SQR-064: The sciplat-lab build process

  • Adam Thornton

Latest Revision: 2022-05-30

This technote documents how sciplat-lab (the JupyterLab RSP container) is built.

1   Repository

The Lab container resides at the LSST SQuaRE GitHub sciplat-lab repository.

1.1   Layout

There are several different categories of files in the repository directory.

  1. Makefile and Dockerfile.template directly control the build process; GNU Make is used to generate a Dockerfile from the template and arguments, and then docker build generates the sciplat-lab container. bld provides compatibility with our old build system and is a wrapper for make; it will be removed soon.
  2. The stage shell files are executed during the docker build and each control a fairly large section of the container build. texlive.profile is used to control the build of TeX in the container.
  3. The other executable files, except for lsstlaunch.bash, are used during JupyterLab startup. The most important, and most likely to need modification, is runlab.sh, which sets up the JupyterLab environment prior to launching the Lab.
  4. Everything else is copied into the container during build and controls various runtime behaviors of the Lab.

1.2   Branch Conventions

Standard Lab containers (that is, dailies, weeklies, release candidates, and releases) are built from the prod branch. Experimental containers may be built from any branch. The build process enforces this condition, and will force the tag to an experimental one when building from a non-prod branch.

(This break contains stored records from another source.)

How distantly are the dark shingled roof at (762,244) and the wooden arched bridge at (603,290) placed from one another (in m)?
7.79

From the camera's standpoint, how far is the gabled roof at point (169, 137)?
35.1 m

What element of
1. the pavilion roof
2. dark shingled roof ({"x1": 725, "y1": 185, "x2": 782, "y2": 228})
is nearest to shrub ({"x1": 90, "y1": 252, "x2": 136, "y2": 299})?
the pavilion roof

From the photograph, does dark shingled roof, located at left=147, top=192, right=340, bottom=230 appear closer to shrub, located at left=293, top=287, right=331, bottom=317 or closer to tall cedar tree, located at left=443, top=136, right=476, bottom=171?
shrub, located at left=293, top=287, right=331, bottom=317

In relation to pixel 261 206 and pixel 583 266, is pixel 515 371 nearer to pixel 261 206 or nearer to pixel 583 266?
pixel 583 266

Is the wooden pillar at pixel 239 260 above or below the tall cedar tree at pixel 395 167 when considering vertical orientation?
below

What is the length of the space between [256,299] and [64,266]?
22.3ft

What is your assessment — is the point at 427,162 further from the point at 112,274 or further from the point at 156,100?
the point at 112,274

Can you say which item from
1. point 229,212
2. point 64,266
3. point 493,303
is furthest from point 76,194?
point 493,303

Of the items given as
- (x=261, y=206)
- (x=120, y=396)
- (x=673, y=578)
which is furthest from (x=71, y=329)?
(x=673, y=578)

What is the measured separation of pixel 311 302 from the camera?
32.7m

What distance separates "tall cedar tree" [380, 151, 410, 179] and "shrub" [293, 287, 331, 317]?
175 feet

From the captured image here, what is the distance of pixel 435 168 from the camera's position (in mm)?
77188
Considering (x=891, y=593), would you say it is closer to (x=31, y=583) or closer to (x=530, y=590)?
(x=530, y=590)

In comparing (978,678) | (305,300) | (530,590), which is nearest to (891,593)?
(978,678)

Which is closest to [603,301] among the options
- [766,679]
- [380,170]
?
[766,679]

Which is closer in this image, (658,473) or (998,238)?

Note that from the GitHub perspective, prod rather than main is the default branch.

1.3   Updating the Default Branch

  1. Do your work in a ticket branch, as with any other repository.
  2. PR that ticket branch into main. Note that the default branch to PR into is going to be prod and you will have to change the selection to main.
  3. Rebase (if possible) or cherry-pick the changes from main into prod_update. At the time of writing, there’s no difference between main and prod_update, but as we migrate between major versions of JupyterLab, it is possible for the two branches to diverge significantly (as they did in the JL2-JL3 transition).
  4. Merge prod_update into prod.

It is worth noting that the only place we use a PR in this process is getting changes into main. Typically you would build an experimental container from your branch, test that, and once satisfied, proceed with the PR.

Once your changes are on main, in the usual case where main and prod_update do not differ, the following incantation will suffice:

git checkout main && \
git pull && \
git checkout prod_update && \
git rebase main && \
git push && \
git checkout prod && \
git merge prod_update && \
git push

2   Build Process

GNU Make is used to drive the build and tagging process. The Makefile has four useful targets and accepts four arguments (one or two mandatory, depending on the target).

The targets are one of:

  1. clean – remove the generated Dockerfile. Not terribly useful on its own, but a good first step before running the next target (because the template rarely changes, make cannot tell on its own that the Dockerfile needs rebuilding when the arguments change).
  2. dockerfile – just generate the Dockerfile from the template and the arguments. Do not build or push.
  3. image – build the Lab container, but do not push it.
  4. push – build and push the container.
  5. retag – attach a new tag to an already-built image. The meaning of the input parameters differs slightly here, and will be treated separately.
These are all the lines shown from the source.